Kontroversi Donald Trump
- VIVA
Menurut Anshor, tantangan yang muncul adalah terkait dengan cara berinteraksi antar-negara oleh Pemerintah AS yang sangat berbeda dengan cara Washington sebelumnya, maupun dengan cara yang lazim dilakukan oleh negara mitra pada umumnya. Ini tidak lepas dari sosok yang unik dari pribadi Presiden Donald Trump dan pengejawantahan dari slogan “America First” yang seringkali diwujudkan secara agresif dan dengan pendekatan “konfrontasional”.
"Ini semuanya memerlukan penyesuaian atau adjustment yang serius oleh Pemerintah Indonesia dalam membina hubungan dengan AS, baik penyesuaian dari aspek kebijakan maupun pendekatan.
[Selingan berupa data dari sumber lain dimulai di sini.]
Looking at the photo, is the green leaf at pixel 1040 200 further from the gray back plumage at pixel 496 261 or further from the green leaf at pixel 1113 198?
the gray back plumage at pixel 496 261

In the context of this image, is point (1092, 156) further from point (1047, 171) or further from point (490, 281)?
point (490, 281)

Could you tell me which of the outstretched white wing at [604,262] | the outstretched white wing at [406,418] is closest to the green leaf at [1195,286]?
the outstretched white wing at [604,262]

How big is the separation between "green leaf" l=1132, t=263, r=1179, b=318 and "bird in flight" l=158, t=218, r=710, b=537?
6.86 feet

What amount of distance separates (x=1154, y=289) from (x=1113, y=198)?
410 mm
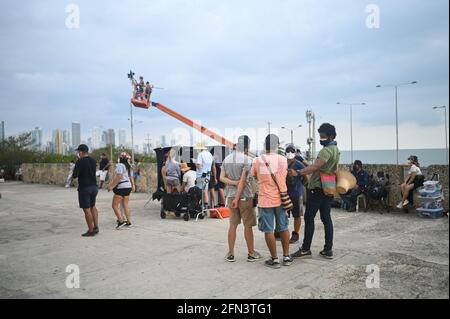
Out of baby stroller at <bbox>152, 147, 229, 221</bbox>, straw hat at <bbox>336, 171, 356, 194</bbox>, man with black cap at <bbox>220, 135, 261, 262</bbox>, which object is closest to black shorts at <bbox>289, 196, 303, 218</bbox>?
straw hat at <bbox>336, 171, 356, 194</bbox>

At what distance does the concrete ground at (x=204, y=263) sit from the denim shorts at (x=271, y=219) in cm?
55

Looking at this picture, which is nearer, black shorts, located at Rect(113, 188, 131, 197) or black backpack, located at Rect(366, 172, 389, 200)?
black shorts, located at Rect(113, 188, 131, 197)

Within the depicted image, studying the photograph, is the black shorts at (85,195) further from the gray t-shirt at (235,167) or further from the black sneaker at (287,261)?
the black sneaker at (287,261)

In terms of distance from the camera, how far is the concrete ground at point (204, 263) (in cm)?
415

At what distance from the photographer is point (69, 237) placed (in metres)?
7.29

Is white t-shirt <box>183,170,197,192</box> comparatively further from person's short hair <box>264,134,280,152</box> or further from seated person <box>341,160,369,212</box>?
person's short hair <box>264,134,280,152</box>

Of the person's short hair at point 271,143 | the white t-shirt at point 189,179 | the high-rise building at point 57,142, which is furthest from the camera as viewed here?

Penyesuaian kebijakan dan pendekatan ini utamanya adalah untuk memitigasi potensi dampak negatif dan untuk memanfaatkan peluang dari berbagai kebijakan AS di bawah Presiden Donald Trump beserta implikasinya," ujar Anshor.
Direktur Jenderal Amerika dan Eropa dari Kementerian Luar Negeri RI, Muhammad Anshor
Karena Indonesia memandang AS tidak hanya sebagai mitra bilateral, namun juga mitra untuk isu-isu regional dan global, maka penyesuaian kebijakan dan pendekatan oleh Indonesia dilakukan pada 3 (tiga) tingkatan tersebut.
Anshor mengatakan, secara bilateral, hubungan Indonesia dan AS tetap berjalan secara kondusif. Kerja sama di bidang politik, ekonomi, pertahanan, dan sosial budaya terus berjalan. "Tapi salah satu tantangan yang sekarang sedang ditangani adalah review oleh AS atas fasilitasi GSP yang selama ini dinikmati oleh Indonesia. Indonesia berharap fasilitasi GSP tersebut tetap diberikan oleh AS ke depan," ujar Anshor kepada VIVA
Untuk menciptakan kondisi agar Indonesia dan AS tetap merasa nyaman dan kondusif dalam membina dan meningkatkan hubungan bilateral, ke dua negara sepakat mencanangkan upaya untuk peringatan 70 tahun hubungan bilateral Indonesia – AS pada tahun 2019 dengan tema “Celebrate our Diversity, Prosper together as Strategic Partners." Acara ini dilempar dan diharapkan menjadi momentum untuk mempererat kemitraan yang saling menguntungkan kedua pihak.
Dalam konteks regional, Anshor mengatakan Indonesia mengupayakan agar peran AS tetap konstruktif dalam penanganan isu keamanan dan stabilitas di Asia, termasuk dalam penyelesaian isu Semenanjung Korea. Sebagai mitra global, Indonesia juga menyayangkan AS mundur dari berbagai kesepakatan global.